Many lines bloom with the beauty of perception – “how do we endure being full of these felt / moments: flares of brief joy, heart cut by birdsong” (Michael Gushue, “Big Ben’s Liquors”); “those eddying moments that close the day” (Sharan Strange, “Saint on the Southbound S2: Ode to a Bus Driver”); “polished fruit / picked by people / who knew what it meant / to bend” (Joseph Ross, “The Universal Artificial Limb Company”); “the tense space between a man and a woman” (Yvette Neisser Moreno, “The Slow Passage to Anacostia”); “Grief seemed a form of patience I should learn” (Richard McCann, “Banners”); “Somehow the dead never leave us” (Christina Daub, “In the Metro”) – yet in every bouquet there are showstoppers, stargazer lilies that assert their presence. “Sharp Glass” by Minnie Bruce Pratt is one: “broken bits of kaleidoscope, / or […] crystals spilled from the white throat of a geode.” “I Saw Her Rise” by Ramola D is another. A woman exits the Metro, rising from the “dusk and violet” of the stairwell, “her body leaning / forward into / that stemmed chaos of lilies, / her body working furiously / at arrival.”

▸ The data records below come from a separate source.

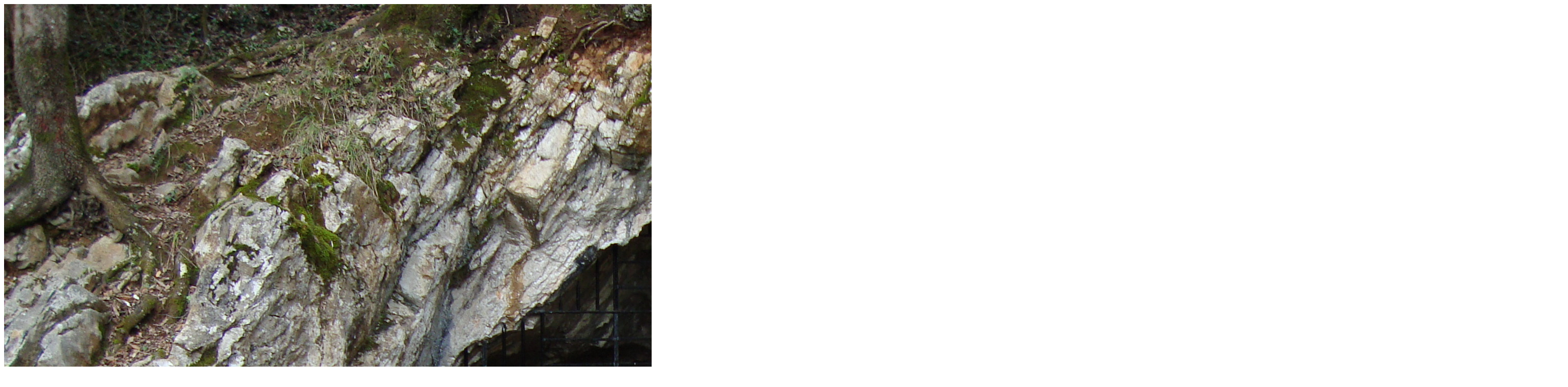

--- FILE ---
content_type: text/html
request_url: https://bizkaikoa.bizkaia.eus/visorImg.asp?img=20_9_119__12_3_21_Santim+sarrera+.JPG&alt=cueva
body_size: 1752
content:

<!DOCTYPE html PUBLIC "-//W3C//DTD XHTML 1.0 Transitional//EN" "http://www.w3.org/TR/xhtml1/DTD/xhtml1-transitional.dtd">
<html xmlns="http://www.w3.org/1999/xhtml">
<head>
<meta http-equiv="Content-Type" content="text/html; charset=iso-8859-1" />
<title>BizkaiKOA</title>
<meta http-equiv="Content-Type" content="text/html; charset=iso-8859-1" />
<meta name="revisit" content="1 days" />
<meta name="revisit-after" content="1 days" />
<meta name="robots" content="index,follow" />
<meta name="distribution" content="global" />
<meta name="author" content="BFA/DFB BIZKAIKO FORU ALDUNDIA - DIPUTACIÓN FORAL DE BIZKAIA" />
<meta name="copyright" content="BFA/DFB BIZKAIKO FORU ALDUNDIA - DIPUTACIÓN FORAL DE BIZKAIA" />
<meta name="Description" content="BizkaiKOA - BIZKAIKO FORU ALDUNDIA - DIPUTACIÓN FORAL DE BIZKAIA" /> 
<meta name="Keywords" content="BizkaiKOA, museo, museos, bizkaia, dfb, bfa" />
<!-- incluir este archivo justo antes del cierre de la etiqueta <head>-->

<!-- Google Analytics JavaScript -->



<!-- Google Tag Manager -->
<script type="text/javascript">
(function(w,d,s,l,i){w[l]=w[l]||[];w[l].push({'gtm.start':
new Date().getTime(),event:'gtm.js'});var f=d.getElementsByTagName(s)[0],
j=d.createElement(s),dl=l!='dataLayer'?'&l='+l:'';j.async=true;j.src=
'https://www.googletagmanager.com/gtm.js?id='+i+dl;f.parentNode.insertBefore(j,f);
})(window,document,'script','dataLayer','GTM-M5Z2R39');
</script>
<!-- End Google Tag Manager -->

<!-- responsive -->
<meta name="viewport" content="width=device-width, initial-scale=1.0">
</head>

<body>
<img src="https://bizkaikoa.bizkaia.eus/fitxategiak/irudiak/20_9_119__12_3_21_Santim sarrera .JPG" alt="cueva" />
</body>
</html>
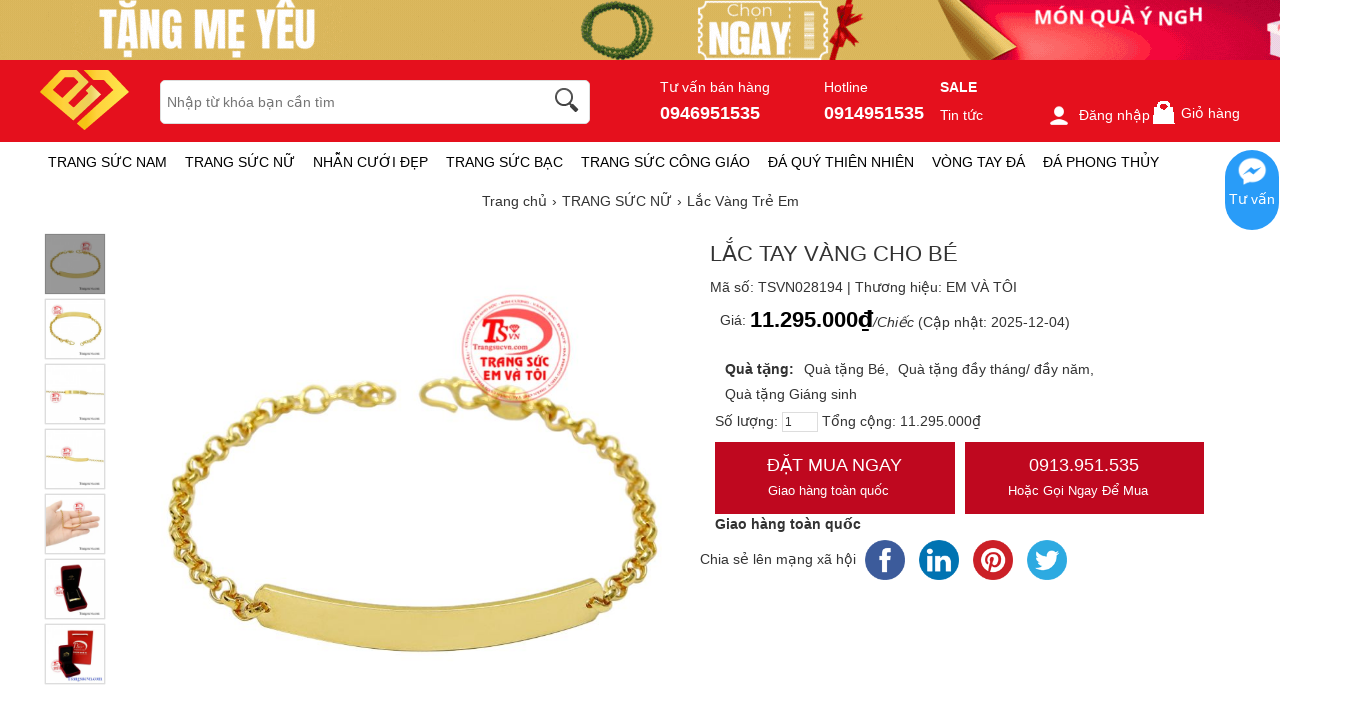

--- FILE ---
content_type: text/html; charset=UTF-8
request_url: https://trangsucvn.com/goods.php?act=price&id=28194&attr=&number=1&_=1768809593270
body_size: -14
content:
{"err_msg":"","result":"11.295.000\u20ab","qty":1}

--- FILE ---
content_type: text/plain; charset=utf-8
request_url: https://a.ladipage.com/config
body_size: 342
content:
{"data":{"ladi_client_id":"cfb7f6ec-8b09-4ce8-98ef-b86788b5482a","client_info":{"ip":"13.58.227.218","agent":"Mozilla/5.0 (Macintosh; Intel Mac OS X 10_15_7) AppleWebKit/537.36 (KHTML, like Gecko) Chrome/131.0.0.0 Safari/537.36; ClaudeBot/1.0; +claudebot@anthropic.com)","origin":"https://trangsucvn.com","referer":"https://trangsucvn.com/goods-28194-lac-tay-vang-cho-be.html","os":"OSMacOSX","osVersion":"10.15","device":"DeviceComputer","browser":"BrowserChrome","country":"US","city":"US-OH"},"popupx_configs":[]},"message":"","code":200}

There are many younger writers in the anthology, suggesting that while the literary history of Washington is proven, the future is likewise promising. Meanwhile, present readers will likely feel “extremely lucky / to have been looking there / from the right angle / to that place / at that time” (Tina Darragh, “cliché as place – rainbows”).

“Live where you are,” O.B. Hardison, Jr. enjoins us in “Pro Musica Antiqua,” even if it is where “pain sprouts at the edge of joy” (May Miller, "The Washingtonian”).